Novel machine learning and correlation network methods for genomic data
- Author(s): Song, Lin
- Advisor(s): Horvath, Stefan
- et al.
Both correlation and mutual information (MI) are common co-expression measures. MI has a major advantage to measure non-linear relationships. However, it is not clear how much MI adds beyond standard (robust) correlation measures or regression model based association measures. We provided a comprehensive comparison between mutual information and correlation in 8 empirical data sets and in simulations. We confirmed close relationships between MI and correlation in all data sets. The biweight midcorrelation, a robust form of correlation, outperformed MI in terms of elucidating gene pairwise relationships. Coupled with the topological overlap matrix transformation, it often led to modules superior to MI and maximal information coefficient (MIC) in terms of gene ontology enrichment. In addition, we proposed the use of polynomial or spline regression models as an alternative to MI for capturing non-linear relationships between quantitative variables. Overall, our results indicated that MI networks could be safely replaced by correlation networks for stationary co-expression data.

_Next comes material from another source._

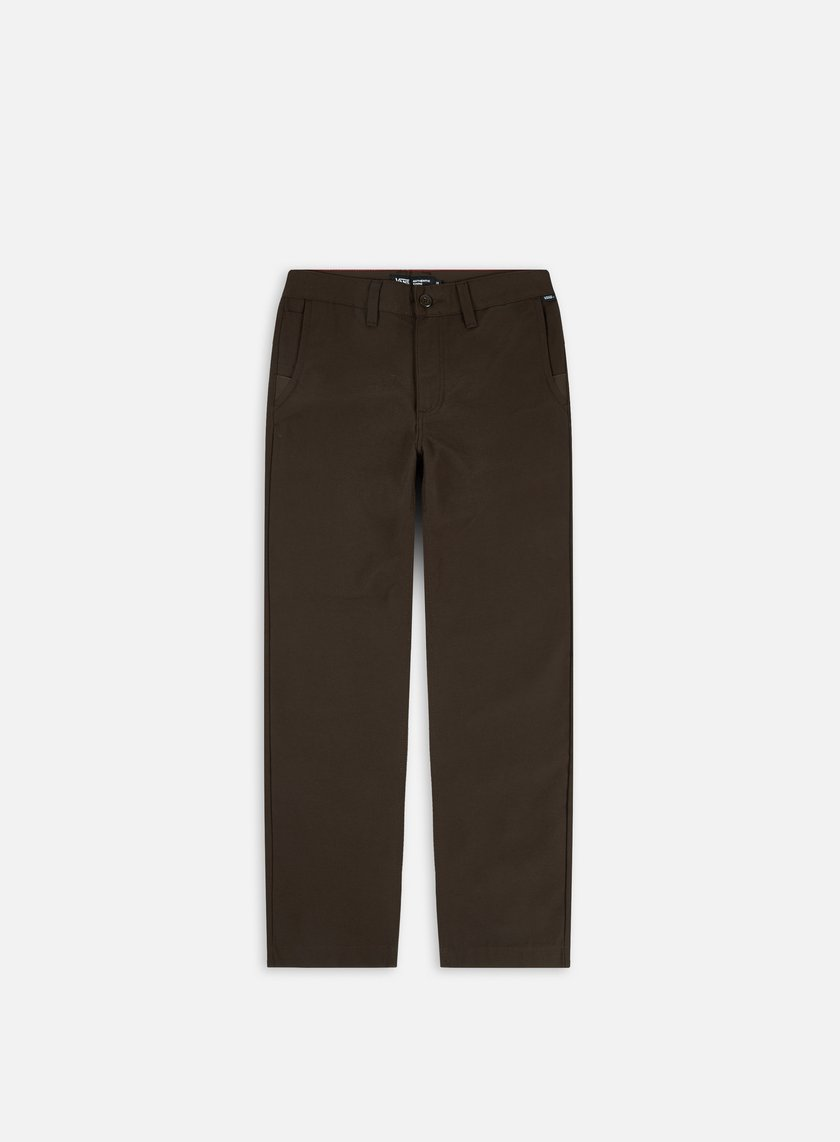 Vans Authentic Chino Glide Relaxed Tapered Pant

Sample classification, especially disease status prediction, is an important area of investigation for gene expression studies. Many machine learning methods, i.e. predictors, have been developed to tackle this problem. We proposed a novel bootstrap aggregated (bagged) GLM predictor randomGLM (RGLM) that shares superior accuracy and good interpretability. RGLM incorporates several elements of randomness and instability, such as random subspace method, optional interaction terms and forward feature selection. The prediction performances of various predictors were evaluated on hundreds of genomic data sets, the UCI machine learning benchmark data and simulations. RGLM often outperformed alternative methods including random forests and penalized regression models (ridge regression, elastic net, lasso) in both binary and continuous outcome predictions. Further, RGLM provides variable importance measures that can be used to define a ``thinned" ensemble predictor (involving few features) retaining excellent predictive accuracy.
RGLM has won the 2012 COPD Improver Challenge, in which we aimed to predict the chronic obstructive pulmonary disease (COPD) status based on gene expression data. We outlined how RGLM compared with random forest on the COPD data set, and discussed potential reasons for the superior performance of RGLM in this sub-challenge.